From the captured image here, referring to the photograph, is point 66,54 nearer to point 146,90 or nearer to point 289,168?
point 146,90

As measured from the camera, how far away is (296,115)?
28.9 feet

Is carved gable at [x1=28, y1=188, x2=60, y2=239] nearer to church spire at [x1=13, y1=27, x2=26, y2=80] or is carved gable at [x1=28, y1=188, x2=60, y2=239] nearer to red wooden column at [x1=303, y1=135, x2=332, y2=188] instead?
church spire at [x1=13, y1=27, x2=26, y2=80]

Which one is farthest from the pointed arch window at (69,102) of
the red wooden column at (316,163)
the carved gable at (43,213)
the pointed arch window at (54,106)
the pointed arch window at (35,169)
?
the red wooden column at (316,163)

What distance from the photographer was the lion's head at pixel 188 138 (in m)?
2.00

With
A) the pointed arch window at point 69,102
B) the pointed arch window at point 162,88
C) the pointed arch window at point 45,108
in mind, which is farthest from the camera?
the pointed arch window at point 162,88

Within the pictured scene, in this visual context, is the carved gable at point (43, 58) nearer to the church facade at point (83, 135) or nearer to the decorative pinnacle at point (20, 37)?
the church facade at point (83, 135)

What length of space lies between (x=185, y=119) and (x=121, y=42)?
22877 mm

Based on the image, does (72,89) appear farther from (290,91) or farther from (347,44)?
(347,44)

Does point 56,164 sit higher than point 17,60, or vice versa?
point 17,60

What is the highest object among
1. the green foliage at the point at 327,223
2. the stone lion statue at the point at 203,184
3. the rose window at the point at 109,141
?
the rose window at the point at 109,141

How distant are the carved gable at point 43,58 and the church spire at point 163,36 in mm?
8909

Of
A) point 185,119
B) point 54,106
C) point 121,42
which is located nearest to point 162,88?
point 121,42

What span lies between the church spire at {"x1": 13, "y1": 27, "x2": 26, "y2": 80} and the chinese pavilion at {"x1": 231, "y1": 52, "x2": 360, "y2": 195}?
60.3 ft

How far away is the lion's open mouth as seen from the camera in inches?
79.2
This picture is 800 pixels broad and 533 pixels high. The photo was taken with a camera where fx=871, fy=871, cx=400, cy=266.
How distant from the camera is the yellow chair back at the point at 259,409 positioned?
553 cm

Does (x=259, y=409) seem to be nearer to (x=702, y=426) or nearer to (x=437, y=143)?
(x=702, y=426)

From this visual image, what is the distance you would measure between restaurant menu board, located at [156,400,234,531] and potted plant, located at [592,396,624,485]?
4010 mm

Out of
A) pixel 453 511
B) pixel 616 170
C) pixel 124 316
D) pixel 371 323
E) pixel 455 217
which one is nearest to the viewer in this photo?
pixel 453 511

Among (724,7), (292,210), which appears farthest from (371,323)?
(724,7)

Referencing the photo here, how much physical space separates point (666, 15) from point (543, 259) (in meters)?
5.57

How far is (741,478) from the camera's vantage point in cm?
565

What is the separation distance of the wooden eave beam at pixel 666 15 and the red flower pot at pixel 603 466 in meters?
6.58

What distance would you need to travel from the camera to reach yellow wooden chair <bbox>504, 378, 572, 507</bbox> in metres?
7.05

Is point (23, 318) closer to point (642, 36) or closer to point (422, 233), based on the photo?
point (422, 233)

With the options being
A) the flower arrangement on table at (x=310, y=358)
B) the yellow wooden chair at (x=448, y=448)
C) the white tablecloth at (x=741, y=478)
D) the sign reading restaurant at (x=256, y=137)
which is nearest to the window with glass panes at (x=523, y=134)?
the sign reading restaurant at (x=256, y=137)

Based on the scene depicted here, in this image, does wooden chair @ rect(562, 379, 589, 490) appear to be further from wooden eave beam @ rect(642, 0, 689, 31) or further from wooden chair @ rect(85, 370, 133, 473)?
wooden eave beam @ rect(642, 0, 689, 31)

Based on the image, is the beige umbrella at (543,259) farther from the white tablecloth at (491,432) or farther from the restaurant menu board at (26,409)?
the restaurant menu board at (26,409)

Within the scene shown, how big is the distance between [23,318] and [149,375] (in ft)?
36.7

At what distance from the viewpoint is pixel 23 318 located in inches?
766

...

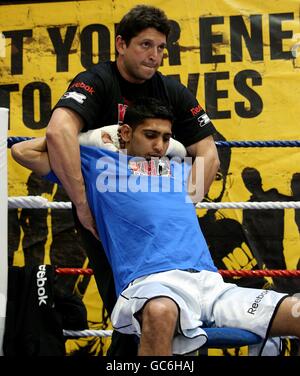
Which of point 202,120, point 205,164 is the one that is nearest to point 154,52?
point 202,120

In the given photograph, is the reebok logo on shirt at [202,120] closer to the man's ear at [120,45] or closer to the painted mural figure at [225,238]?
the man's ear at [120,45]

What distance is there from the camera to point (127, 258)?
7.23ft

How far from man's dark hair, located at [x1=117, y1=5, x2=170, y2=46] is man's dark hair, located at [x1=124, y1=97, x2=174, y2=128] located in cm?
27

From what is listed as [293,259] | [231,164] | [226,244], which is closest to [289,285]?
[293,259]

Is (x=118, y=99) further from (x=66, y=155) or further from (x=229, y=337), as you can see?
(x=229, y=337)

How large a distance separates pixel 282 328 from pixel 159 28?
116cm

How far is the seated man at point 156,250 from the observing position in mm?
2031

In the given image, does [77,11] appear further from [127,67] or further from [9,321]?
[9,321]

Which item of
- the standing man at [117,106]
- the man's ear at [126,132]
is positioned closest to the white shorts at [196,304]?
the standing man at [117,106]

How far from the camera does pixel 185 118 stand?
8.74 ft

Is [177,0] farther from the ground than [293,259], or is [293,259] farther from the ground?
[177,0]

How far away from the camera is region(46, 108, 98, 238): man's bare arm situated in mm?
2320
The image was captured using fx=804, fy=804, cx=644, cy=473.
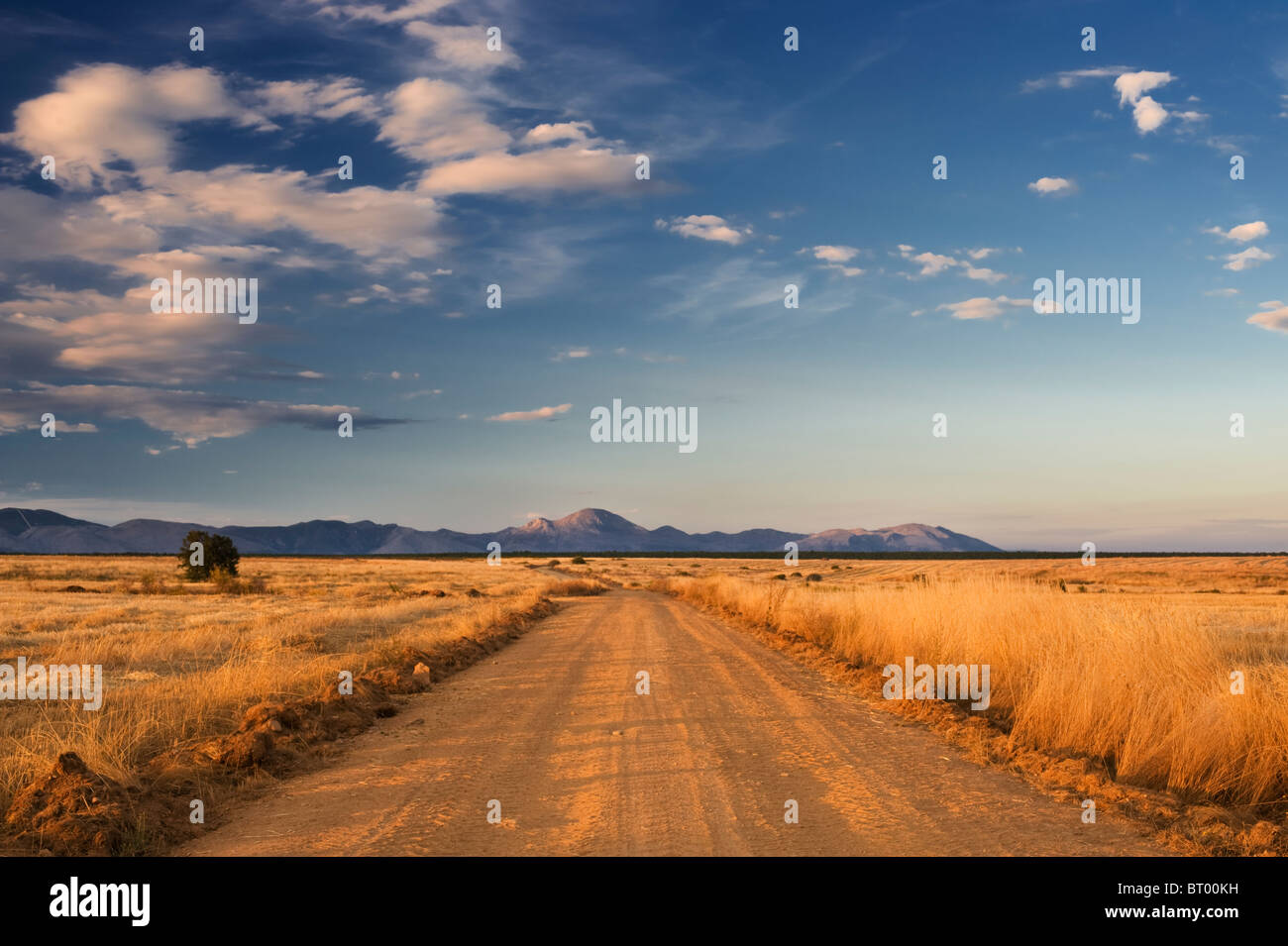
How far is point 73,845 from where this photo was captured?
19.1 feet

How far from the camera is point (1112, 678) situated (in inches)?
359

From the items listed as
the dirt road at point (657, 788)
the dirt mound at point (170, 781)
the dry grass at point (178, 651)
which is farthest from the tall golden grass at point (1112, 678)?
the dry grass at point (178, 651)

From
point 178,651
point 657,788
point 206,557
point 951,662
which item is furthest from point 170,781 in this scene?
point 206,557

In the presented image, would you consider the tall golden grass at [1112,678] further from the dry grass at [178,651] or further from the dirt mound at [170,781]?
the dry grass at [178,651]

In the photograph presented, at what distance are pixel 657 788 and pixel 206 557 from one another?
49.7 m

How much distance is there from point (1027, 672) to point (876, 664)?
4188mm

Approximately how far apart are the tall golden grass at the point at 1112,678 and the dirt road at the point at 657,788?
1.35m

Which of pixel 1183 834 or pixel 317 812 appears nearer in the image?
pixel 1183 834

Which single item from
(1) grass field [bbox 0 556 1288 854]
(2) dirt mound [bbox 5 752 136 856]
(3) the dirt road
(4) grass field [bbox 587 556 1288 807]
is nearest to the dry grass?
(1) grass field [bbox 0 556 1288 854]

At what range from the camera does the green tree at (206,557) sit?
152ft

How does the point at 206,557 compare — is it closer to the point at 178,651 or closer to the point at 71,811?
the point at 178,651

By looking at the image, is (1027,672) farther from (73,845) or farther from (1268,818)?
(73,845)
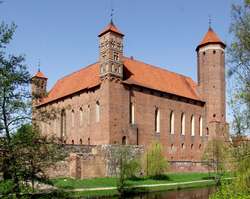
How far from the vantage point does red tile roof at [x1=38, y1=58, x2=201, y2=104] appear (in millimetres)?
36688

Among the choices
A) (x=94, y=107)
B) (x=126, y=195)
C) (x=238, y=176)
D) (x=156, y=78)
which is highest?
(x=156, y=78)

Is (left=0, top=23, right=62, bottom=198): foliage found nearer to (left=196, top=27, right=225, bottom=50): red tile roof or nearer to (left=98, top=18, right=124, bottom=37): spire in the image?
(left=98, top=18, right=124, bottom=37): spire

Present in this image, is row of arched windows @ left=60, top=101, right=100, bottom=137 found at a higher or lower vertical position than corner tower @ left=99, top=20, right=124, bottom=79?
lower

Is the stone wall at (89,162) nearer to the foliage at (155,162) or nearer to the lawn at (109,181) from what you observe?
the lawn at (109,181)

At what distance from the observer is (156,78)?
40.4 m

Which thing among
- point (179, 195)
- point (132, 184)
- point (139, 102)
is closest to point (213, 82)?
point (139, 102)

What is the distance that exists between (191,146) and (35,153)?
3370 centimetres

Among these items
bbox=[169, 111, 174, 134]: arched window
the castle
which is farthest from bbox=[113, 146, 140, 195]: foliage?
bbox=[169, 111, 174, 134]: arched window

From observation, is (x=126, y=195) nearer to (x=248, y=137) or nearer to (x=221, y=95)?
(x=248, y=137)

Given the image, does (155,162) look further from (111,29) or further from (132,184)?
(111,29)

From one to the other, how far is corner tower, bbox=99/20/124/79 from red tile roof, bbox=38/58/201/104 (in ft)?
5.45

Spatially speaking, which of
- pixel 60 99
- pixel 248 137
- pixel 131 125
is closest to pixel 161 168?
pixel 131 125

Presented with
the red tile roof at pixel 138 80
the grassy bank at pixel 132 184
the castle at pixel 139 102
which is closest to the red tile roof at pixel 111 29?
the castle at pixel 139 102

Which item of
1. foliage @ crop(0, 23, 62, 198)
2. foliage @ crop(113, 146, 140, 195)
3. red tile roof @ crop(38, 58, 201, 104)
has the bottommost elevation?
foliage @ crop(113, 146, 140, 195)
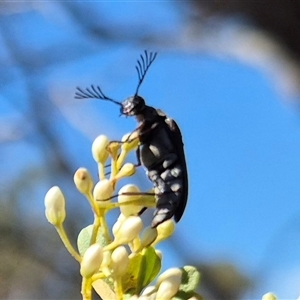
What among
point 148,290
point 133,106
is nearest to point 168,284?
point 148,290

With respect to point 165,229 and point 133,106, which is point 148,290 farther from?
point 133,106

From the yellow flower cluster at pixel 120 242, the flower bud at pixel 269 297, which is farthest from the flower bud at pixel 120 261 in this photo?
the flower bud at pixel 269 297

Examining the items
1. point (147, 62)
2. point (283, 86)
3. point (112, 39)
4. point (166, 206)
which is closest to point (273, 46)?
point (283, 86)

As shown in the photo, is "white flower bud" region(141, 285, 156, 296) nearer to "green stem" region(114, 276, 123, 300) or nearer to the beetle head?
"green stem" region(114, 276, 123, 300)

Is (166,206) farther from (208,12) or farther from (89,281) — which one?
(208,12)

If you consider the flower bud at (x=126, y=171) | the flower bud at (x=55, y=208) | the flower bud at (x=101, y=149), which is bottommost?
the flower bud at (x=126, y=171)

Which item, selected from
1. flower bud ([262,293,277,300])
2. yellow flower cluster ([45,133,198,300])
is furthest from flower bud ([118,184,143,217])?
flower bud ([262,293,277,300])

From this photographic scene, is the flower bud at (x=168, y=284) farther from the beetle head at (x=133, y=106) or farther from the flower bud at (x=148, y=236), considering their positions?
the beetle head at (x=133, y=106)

==

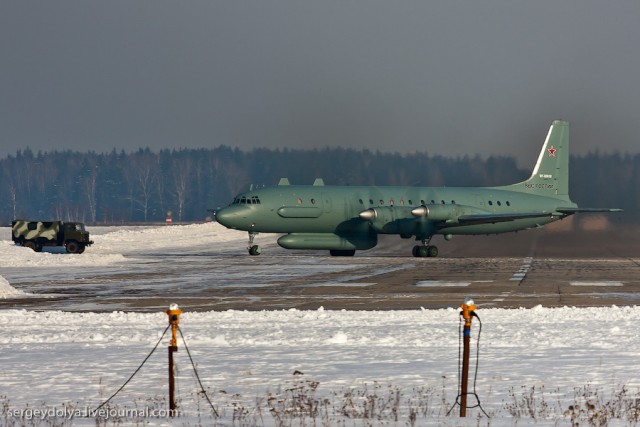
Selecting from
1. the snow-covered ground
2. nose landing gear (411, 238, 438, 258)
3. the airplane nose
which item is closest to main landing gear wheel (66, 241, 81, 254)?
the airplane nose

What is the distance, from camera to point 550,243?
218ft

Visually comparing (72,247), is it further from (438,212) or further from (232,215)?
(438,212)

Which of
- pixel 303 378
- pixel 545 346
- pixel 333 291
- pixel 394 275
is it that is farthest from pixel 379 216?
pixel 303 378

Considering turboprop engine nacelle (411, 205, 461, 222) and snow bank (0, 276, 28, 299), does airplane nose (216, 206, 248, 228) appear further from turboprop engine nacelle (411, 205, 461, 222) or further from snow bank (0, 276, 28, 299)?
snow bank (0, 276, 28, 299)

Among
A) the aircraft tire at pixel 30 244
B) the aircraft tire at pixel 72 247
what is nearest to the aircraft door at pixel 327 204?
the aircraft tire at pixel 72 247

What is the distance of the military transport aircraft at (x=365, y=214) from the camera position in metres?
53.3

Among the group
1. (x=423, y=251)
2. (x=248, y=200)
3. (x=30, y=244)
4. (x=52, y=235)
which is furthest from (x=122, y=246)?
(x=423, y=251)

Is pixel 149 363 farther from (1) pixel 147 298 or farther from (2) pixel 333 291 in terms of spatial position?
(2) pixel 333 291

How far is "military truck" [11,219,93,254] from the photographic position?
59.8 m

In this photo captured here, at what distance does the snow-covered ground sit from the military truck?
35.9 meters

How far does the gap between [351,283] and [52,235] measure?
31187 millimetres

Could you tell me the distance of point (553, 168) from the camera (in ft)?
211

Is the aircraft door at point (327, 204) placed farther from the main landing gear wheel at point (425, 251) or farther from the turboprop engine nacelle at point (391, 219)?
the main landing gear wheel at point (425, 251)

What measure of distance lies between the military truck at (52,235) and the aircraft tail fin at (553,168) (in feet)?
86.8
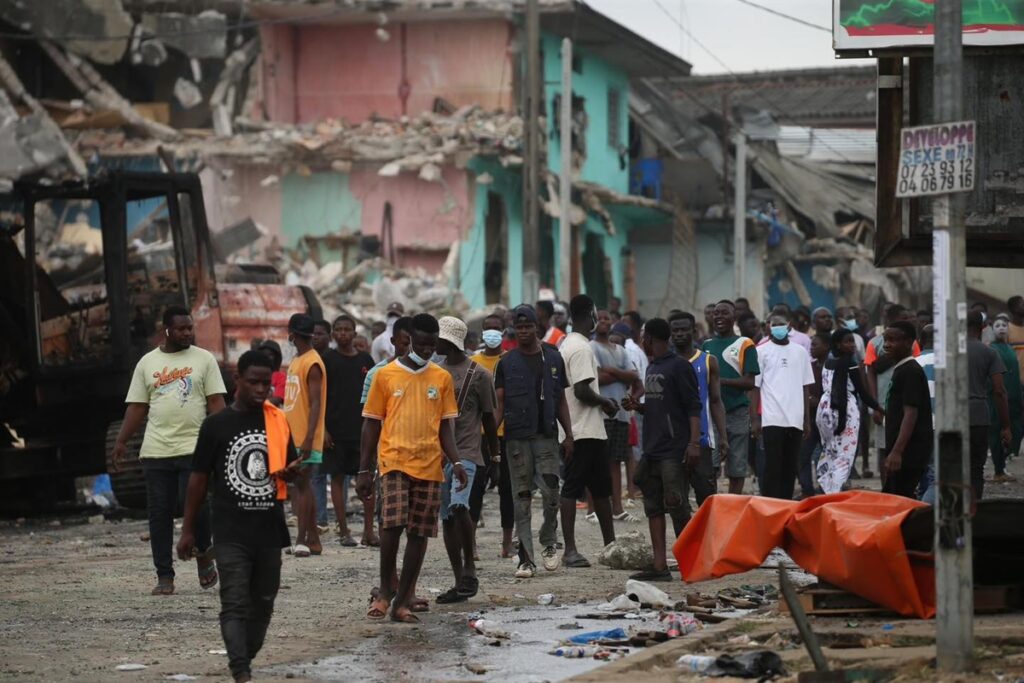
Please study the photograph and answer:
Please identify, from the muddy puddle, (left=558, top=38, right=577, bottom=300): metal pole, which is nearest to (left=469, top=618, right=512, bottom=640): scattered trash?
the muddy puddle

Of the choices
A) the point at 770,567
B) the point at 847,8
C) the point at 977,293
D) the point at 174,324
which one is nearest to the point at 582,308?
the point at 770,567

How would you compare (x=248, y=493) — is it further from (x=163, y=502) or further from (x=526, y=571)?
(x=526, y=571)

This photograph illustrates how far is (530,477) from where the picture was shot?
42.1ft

The request ▸
Count the lines in the items above that contain the string "main". Reply with that number only.

Full solution ▸
3